TASK INPUT ▸
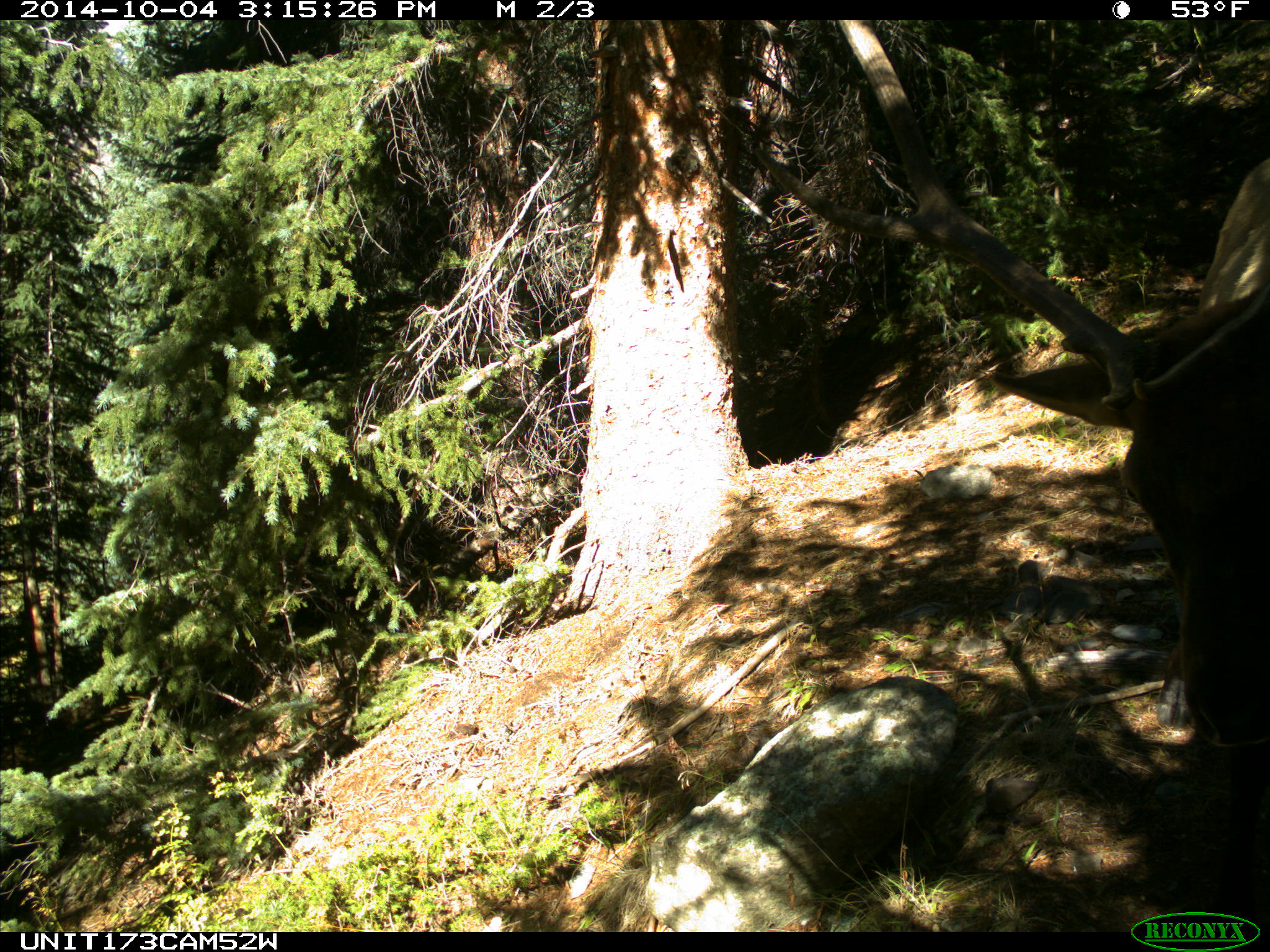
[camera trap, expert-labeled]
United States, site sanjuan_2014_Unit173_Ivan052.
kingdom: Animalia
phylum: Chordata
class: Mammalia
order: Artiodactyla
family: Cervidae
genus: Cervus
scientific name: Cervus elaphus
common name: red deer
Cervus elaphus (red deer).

ACTION ITEM ▸ Transcribe each line above verbatim, with the pictures left out.

EXERCISE OUTPUT ▸
[camera trap, expert-labeled]
United States, site sanjuan_2014_Unit173_Ivan052.
kingdom: Animalia
phylum: Chordata
class: Mammalia
order: Artiodactyla
family: Cervidae
genus: Cervus
scientific name: Cervus elaphus
common name: red deer
Cervus elaphus (red deer).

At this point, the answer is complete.